:: ENTRIES PROVIDED ::

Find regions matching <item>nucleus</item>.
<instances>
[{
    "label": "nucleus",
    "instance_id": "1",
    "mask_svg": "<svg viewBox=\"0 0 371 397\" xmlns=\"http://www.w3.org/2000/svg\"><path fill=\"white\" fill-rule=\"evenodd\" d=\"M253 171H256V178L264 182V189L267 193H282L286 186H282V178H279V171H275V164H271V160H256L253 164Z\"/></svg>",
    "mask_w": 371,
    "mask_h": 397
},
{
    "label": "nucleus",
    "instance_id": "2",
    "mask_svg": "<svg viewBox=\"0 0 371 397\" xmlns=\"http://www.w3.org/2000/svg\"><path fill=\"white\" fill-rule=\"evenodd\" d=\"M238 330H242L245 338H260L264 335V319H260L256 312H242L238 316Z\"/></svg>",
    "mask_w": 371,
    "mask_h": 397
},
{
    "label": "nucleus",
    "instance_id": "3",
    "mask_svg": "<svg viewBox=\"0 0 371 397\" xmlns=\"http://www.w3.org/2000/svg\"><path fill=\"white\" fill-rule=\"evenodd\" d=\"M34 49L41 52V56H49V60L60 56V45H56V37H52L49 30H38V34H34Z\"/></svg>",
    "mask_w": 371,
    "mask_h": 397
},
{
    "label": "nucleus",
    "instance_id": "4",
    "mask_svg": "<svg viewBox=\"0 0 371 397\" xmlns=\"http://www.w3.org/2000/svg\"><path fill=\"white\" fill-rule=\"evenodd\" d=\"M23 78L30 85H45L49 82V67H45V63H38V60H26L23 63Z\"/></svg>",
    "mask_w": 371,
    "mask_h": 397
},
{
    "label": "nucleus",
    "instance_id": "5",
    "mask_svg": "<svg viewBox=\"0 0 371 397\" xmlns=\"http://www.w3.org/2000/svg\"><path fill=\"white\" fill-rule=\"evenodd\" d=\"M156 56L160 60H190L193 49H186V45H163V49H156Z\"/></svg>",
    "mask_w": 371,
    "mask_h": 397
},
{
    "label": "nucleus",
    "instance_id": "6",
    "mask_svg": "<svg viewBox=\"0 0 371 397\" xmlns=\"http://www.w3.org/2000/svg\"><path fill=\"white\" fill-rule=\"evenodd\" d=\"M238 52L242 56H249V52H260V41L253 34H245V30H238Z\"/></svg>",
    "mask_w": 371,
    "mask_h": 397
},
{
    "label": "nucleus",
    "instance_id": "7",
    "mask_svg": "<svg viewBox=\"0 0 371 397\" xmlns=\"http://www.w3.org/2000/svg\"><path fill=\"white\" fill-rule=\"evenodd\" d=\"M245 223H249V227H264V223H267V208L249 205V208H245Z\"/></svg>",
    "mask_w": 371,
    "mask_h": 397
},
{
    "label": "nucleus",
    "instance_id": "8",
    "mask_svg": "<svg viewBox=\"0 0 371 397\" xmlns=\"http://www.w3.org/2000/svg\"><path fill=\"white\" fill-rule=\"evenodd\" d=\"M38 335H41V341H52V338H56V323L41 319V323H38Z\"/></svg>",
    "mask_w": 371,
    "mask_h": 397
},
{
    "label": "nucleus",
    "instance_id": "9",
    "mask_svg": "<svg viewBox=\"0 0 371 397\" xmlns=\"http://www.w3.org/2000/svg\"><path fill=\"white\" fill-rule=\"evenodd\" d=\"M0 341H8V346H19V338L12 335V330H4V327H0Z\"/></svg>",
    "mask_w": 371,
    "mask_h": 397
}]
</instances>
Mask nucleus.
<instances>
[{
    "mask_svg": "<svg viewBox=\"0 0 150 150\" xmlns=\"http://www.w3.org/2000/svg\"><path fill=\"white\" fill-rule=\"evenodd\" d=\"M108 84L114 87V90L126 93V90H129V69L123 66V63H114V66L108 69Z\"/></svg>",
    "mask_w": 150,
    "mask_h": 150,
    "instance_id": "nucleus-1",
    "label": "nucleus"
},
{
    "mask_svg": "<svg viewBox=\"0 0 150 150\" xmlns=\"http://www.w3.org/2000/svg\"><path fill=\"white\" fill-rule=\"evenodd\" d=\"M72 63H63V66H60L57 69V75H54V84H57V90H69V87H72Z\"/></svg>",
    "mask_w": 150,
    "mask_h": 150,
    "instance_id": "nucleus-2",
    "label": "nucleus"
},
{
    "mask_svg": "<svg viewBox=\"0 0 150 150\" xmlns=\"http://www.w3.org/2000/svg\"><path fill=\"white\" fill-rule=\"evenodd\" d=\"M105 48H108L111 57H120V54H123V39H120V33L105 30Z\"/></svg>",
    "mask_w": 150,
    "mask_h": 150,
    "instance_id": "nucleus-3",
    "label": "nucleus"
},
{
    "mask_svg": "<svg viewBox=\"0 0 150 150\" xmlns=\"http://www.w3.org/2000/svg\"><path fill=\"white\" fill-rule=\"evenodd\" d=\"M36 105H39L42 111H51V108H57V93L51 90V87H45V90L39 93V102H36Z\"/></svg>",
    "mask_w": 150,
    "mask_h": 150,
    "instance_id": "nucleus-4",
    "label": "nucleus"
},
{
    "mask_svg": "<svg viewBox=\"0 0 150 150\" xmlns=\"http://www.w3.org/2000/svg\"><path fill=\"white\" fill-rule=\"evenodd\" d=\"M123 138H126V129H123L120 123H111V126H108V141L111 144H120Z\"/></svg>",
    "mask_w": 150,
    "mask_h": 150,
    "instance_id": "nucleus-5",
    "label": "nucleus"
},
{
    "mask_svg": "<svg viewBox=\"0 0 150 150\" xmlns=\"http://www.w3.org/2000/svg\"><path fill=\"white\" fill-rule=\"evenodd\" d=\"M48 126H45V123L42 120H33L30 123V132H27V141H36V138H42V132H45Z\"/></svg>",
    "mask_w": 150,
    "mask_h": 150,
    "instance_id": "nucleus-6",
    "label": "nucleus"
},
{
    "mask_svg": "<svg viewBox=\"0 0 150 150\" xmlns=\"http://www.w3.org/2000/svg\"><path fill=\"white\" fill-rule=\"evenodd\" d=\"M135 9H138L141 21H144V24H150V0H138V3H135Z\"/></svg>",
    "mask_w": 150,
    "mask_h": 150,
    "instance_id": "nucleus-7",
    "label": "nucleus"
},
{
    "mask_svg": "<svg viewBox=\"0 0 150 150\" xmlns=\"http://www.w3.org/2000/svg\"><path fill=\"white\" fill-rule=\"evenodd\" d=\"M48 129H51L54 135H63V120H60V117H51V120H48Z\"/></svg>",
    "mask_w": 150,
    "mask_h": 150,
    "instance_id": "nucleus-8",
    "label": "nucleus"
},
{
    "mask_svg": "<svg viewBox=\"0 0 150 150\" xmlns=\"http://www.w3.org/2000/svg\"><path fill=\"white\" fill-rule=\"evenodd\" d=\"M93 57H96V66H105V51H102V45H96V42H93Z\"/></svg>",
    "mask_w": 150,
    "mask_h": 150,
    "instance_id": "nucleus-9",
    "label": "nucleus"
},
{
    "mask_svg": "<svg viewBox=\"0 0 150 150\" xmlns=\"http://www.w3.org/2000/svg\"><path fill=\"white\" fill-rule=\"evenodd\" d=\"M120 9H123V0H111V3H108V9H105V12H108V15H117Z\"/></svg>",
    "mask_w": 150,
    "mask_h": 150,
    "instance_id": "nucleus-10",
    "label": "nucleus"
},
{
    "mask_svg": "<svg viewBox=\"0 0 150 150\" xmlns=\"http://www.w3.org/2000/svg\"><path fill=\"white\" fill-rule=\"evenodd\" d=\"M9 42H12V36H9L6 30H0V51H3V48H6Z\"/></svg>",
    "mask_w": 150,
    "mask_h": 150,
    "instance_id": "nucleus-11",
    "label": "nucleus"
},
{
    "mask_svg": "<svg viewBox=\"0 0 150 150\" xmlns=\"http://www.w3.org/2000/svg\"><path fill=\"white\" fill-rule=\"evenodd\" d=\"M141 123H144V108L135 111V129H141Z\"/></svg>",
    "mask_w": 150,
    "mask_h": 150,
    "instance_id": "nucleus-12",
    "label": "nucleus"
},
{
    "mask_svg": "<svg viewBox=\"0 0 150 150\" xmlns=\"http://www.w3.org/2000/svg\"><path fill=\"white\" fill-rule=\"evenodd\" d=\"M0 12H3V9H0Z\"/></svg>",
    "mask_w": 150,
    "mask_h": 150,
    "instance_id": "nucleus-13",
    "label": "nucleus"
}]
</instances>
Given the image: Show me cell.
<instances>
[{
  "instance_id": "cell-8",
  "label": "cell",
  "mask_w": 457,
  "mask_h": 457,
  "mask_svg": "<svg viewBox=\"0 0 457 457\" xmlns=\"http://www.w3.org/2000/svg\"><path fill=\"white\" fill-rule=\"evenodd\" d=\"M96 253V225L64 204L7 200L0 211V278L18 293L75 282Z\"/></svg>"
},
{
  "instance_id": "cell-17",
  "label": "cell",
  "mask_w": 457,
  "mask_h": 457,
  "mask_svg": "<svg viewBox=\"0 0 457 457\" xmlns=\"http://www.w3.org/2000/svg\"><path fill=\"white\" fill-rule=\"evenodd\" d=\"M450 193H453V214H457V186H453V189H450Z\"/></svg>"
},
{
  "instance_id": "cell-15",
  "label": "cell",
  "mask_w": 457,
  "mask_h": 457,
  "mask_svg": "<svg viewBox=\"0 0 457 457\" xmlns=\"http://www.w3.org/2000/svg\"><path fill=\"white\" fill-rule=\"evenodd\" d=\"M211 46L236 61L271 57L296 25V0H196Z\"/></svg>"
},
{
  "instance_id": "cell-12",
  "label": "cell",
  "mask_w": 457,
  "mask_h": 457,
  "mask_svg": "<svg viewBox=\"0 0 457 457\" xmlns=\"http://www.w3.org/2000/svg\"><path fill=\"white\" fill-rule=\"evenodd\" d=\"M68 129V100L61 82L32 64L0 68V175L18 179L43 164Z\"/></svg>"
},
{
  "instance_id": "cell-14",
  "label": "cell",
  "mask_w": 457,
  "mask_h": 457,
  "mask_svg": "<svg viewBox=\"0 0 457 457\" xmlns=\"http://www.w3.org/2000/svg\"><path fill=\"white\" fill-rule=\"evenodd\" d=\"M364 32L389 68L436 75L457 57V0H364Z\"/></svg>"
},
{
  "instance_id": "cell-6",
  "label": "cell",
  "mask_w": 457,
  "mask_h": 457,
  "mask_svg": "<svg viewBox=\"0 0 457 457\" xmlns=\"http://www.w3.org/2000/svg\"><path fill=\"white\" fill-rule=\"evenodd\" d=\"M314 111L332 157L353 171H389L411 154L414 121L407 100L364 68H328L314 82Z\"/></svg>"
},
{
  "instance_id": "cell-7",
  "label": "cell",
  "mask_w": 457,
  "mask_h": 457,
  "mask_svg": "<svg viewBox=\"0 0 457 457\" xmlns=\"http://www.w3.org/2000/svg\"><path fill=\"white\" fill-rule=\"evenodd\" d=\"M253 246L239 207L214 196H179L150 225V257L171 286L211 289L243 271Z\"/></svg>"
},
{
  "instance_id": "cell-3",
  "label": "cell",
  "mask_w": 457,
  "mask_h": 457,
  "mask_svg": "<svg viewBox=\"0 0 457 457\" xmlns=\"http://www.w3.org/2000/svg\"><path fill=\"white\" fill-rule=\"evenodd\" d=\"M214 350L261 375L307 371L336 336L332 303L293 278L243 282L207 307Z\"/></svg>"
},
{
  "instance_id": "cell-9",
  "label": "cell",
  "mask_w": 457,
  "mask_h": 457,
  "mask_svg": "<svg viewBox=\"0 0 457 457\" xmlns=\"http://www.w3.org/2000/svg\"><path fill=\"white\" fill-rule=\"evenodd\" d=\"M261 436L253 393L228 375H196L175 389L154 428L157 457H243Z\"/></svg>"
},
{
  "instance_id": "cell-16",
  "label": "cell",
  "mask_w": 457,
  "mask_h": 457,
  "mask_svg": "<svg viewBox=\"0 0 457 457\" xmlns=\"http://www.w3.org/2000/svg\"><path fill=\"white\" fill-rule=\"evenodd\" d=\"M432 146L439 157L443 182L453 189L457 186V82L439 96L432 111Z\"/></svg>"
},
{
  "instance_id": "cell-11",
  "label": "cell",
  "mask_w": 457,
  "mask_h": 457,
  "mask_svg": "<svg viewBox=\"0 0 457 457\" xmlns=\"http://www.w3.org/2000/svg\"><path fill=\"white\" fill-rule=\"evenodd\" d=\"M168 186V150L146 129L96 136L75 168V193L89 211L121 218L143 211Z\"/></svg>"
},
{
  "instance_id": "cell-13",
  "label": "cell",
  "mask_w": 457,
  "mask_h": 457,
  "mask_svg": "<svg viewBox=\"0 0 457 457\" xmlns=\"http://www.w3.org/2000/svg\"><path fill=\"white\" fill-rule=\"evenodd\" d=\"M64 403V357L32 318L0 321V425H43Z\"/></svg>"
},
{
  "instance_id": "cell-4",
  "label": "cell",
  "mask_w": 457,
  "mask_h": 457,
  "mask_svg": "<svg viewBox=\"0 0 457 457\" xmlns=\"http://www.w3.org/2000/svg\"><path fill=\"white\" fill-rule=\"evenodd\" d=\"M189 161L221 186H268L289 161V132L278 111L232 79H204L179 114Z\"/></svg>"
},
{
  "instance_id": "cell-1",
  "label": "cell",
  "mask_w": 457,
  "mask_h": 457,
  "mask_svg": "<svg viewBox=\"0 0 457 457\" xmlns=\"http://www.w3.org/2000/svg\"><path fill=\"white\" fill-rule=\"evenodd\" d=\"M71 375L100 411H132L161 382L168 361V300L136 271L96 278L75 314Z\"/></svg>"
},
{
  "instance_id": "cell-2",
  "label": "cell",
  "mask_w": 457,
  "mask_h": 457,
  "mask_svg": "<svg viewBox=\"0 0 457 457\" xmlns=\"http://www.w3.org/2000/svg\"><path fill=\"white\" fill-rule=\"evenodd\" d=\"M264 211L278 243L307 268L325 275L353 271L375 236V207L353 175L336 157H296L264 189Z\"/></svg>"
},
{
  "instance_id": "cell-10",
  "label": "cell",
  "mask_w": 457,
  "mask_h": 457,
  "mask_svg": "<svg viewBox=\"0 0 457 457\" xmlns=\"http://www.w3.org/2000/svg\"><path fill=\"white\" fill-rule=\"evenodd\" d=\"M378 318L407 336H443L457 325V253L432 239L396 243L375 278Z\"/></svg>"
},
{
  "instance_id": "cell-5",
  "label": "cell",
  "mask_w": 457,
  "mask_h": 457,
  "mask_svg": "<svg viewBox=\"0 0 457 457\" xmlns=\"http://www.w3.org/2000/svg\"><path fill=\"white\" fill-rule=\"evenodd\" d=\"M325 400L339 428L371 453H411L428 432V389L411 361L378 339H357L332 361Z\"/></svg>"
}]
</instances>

:::

**TASK REQUIREMENTS**
Rewrite the entries from their first line through the line containing "171H256V178L264 182V189L267 193H282L286", replacing "label" with "category" and leaving everything else unchanged.

**OUTPUT FOR THIS EXERCISE**
Find regions matching <item>nucleus</item>.
<instances>
[{
    "category": "nucleus",
    "instance_id": "1",
    "mask_svg": "<svg viewBox=\"0 0 371 397\" xmlns=\"http://www.w3.org/2000/svg\"><path fill=\"white\" fill-rule=\"evenodd\" d=\"M253 171H256V178L264 182V189L267 193H282L286 186H282V178H279V171H275V164H271V160H256L253 164Z\"/></svg>",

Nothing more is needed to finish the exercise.